Reputation: 37
I'm trying to get the code of a html document in specific tags.
My method works for some tags, but not all, and it not work for the tag's content I want to get.
Here is my code:
<html>
<head></head>
<body>
<?php
$url = "http://sf.backpage.com/MusicInstruction/";
$data = file_get_contents($url);
$pattern = "/<div class=\"cat\">(.*)<\/div>/";
preg_match_all($pattern, $data, $adsLinks, PREG_SET_ORDER);
var_dump($adsLinks);
foreach ($adsLinks as $i) {
echo "<div class='ads'>".$i[0]."</div>";
}
?>
</body>
</html>
The above code doesn't work, but it works when I change the $pattern into:
$pattern = "/<div class=\"date\">(.*)<\/div>/";
or
$pattern = "/<div class=\"sponsorBoxPlusImages\">(.*)<\/div>/";
I can't see any different between these $pattern. Please help me find the error. Thanks.
Upvotes: 0
Views: 90
Reputation: 46692
Use PHP DOM to parse HTML instead of regex.

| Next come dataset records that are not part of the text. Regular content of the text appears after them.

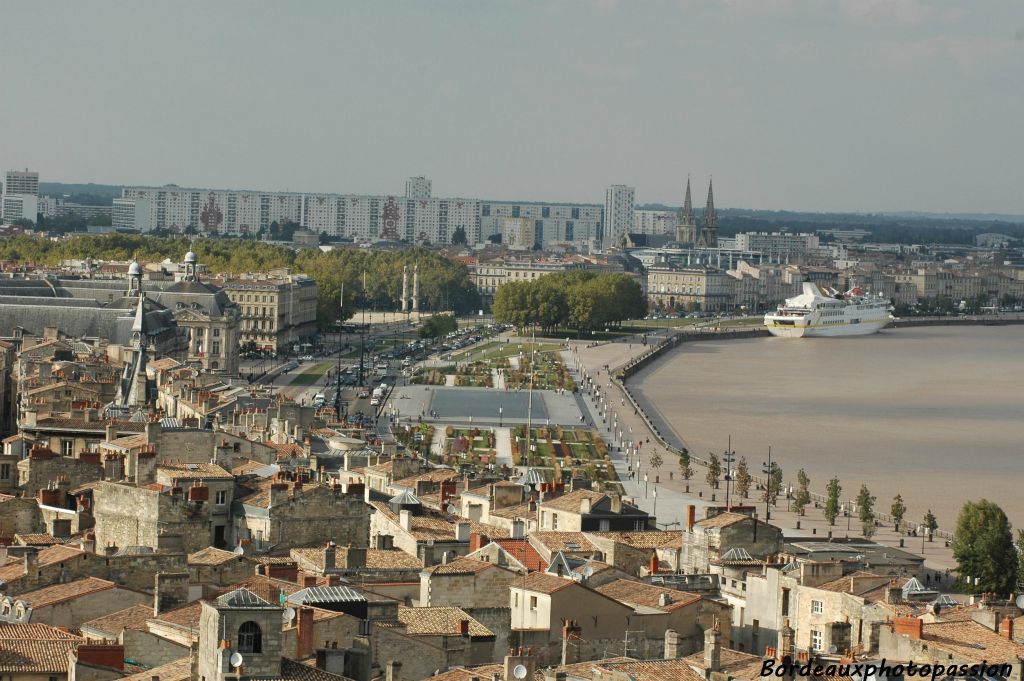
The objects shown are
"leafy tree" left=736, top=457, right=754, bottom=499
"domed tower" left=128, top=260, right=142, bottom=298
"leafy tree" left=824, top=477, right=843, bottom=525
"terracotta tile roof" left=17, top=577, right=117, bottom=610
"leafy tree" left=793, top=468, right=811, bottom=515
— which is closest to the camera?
"terracotta tile roof" left=17, top=577, right=117, bottom=610

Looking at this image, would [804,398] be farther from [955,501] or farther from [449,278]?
[449,278]

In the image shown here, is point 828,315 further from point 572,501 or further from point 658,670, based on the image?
point 658,670

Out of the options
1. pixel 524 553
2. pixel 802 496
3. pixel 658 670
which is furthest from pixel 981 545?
pixel 658 670

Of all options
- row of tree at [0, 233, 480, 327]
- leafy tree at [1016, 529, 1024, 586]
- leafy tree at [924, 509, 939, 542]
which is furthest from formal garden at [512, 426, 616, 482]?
row of tree at [0, 233, 480, 327]

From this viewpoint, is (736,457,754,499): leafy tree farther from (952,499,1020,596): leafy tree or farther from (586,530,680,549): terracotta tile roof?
(586,530,680,549): terracotta tile roof

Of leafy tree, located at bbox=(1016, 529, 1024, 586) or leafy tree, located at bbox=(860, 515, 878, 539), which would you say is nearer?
leafy tree, located at bbox=(1016, 529, 1024, 586)

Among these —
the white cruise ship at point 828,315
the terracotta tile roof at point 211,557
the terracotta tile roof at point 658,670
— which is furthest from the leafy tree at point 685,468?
the white cruise ship at point 828,315
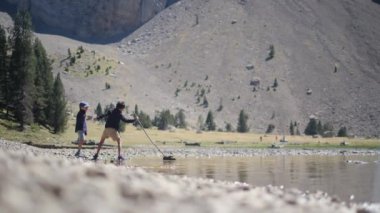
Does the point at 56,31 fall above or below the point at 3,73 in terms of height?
above

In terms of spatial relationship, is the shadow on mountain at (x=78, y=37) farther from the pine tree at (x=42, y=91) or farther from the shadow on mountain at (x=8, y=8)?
the pine tree at (x=42, y=91)

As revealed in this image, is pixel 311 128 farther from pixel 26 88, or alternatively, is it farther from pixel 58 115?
pixel 26 88

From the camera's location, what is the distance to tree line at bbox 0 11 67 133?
5228 cm

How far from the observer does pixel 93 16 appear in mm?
159875

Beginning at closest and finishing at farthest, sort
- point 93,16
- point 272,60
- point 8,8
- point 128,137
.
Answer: point 128,137 < point 272,60 < point 8,8 < point 93,16

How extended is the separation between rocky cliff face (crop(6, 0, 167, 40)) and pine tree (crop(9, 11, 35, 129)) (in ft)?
331

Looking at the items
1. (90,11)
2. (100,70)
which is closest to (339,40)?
(100,70)

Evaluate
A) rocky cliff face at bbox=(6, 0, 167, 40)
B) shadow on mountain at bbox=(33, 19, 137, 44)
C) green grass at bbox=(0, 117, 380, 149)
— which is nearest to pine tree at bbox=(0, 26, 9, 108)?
green grass at bbox=(0, 117, 380, 149)

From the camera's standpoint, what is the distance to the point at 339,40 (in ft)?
431

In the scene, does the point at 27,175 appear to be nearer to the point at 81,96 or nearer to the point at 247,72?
the point at 81,96

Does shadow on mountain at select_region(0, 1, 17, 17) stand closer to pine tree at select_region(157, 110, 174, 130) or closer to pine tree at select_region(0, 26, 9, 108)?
pine tree at select_region(157, 110, 174, 130)

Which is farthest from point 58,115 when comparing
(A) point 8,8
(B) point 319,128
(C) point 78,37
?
(A) point 8,8

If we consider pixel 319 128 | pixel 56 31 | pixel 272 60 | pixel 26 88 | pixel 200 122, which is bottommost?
pixel 319 128

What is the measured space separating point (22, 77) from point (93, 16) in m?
110
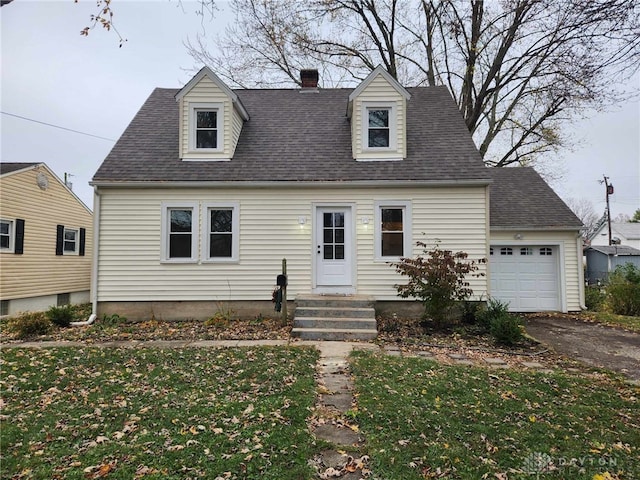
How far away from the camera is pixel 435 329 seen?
8211 millimetres

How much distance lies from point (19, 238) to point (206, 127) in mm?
8981

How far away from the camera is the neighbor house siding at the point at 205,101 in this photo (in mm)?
9844

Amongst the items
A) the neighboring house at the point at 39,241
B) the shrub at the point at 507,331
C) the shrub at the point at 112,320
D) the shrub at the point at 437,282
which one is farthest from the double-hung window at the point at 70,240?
the shrub at the point at 507,331

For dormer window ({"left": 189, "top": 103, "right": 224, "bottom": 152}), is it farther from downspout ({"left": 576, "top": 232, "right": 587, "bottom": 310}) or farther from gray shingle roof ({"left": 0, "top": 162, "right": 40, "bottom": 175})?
downspout ({"left": 576, "top": 232, "right": 587, "bottom": 310})

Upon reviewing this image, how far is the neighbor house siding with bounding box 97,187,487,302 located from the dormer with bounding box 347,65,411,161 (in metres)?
1.36

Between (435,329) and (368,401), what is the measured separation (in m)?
4.51

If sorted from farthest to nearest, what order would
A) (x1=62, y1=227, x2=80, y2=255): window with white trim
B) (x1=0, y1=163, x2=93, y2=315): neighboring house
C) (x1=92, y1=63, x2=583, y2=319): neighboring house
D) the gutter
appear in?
(x1=62, y1=227, x2=80, y2=255): window with white trim < (x1=0, y1=163, x2=93, y2=315): neighboring house < (x1=92, y1=63, x2=583, y2=319): neighboring house < the gutter

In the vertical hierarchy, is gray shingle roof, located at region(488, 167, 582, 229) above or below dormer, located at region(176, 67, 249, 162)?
below

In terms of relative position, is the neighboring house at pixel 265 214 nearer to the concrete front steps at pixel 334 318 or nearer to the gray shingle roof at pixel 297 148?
the gray shingle roof at pixel 297 148

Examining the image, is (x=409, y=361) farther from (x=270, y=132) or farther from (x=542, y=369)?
(x=270, y=132)

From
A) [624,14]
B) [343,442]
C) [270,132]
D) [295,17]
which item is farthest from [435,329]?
[295,17]

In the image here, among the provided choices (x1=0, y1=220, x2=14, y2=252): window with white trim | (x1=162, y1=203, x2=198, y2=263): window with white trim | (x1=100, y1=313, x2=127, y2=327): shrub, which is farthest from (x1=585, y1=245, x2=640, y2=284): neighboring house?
(x1=0, y1=220, x2=14, y2=252): window with white trim

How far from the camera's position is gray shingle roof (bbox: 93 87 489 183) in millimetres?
9359

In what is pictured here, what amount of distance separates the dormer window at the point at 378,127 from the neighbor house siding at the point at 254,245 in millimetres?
1542
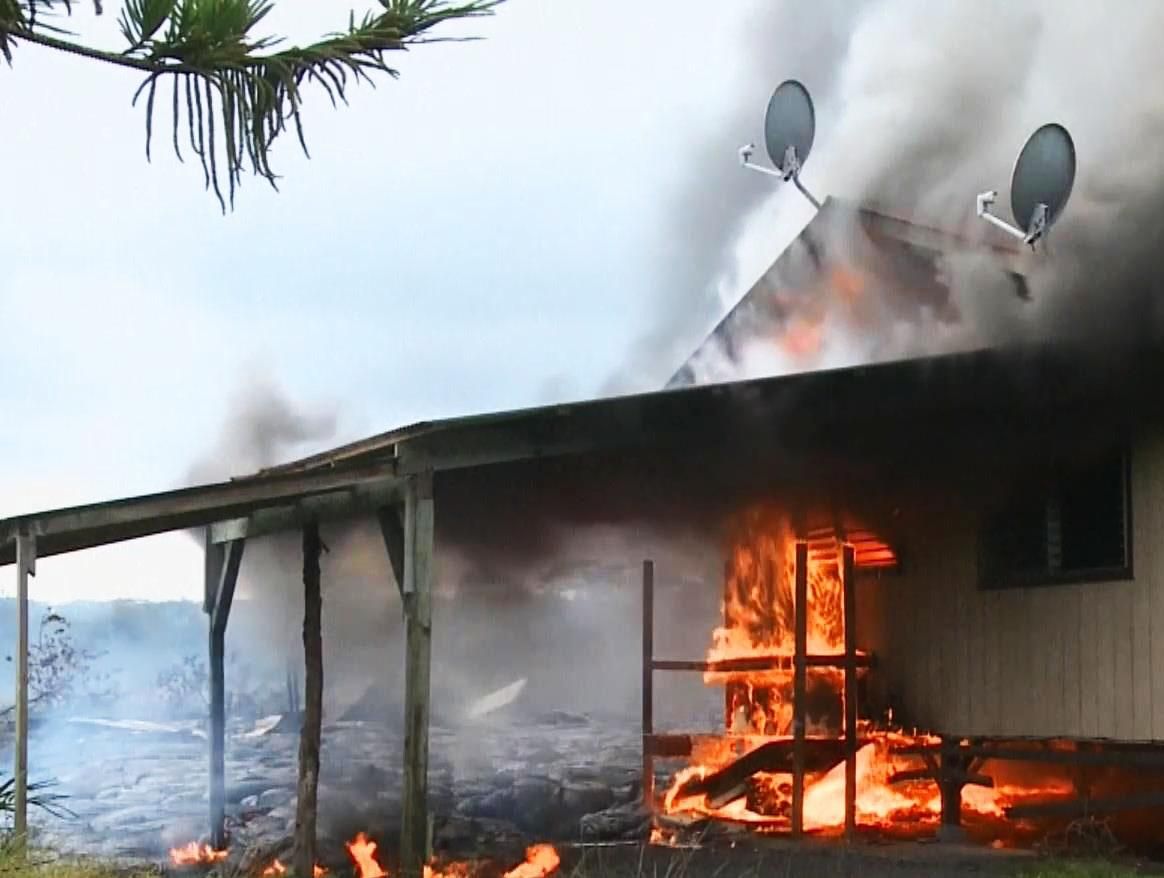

For example in your case (code updated to show HTML):
$doc = new DOMDocument();
@$doc->loadHTML(file_get_contents("http://sf.backpage.com/MusicInstruction/"));
$nodes = $doc->getElementsByTagName('div');
for ($i = 0; $i < $nodes->length; $i ++)
{
$x = $nodes->item($i);
if($x->getAttribute('class') == 'cat');
echo htmlspecialchars($x->nodeValue) . "<hr/>"; //this is the element that you want
}
Upvotes: 4
Reputation: 300825
The reason your regex fails is that you are expecting . to match newlines, and it won't unless you use the s modifier, so try
$pattern = "/<div class=\"cat\">(.*)<\/div>/s";
When you do this, you might find the pattern a little too greedy as it will try to capture everything up to the last closing div element. To make it non-greedy, and just match up the very next closing div, add a ? after the *
$pattern = "/<div class=\"cat\">(.*?)<\/div>/s";
This just serves to illustrate that for all but the simplest cases, parsing HTML with regexes is the road to madness. So try using DOM functions for parsing HTML.
Upvotes: 2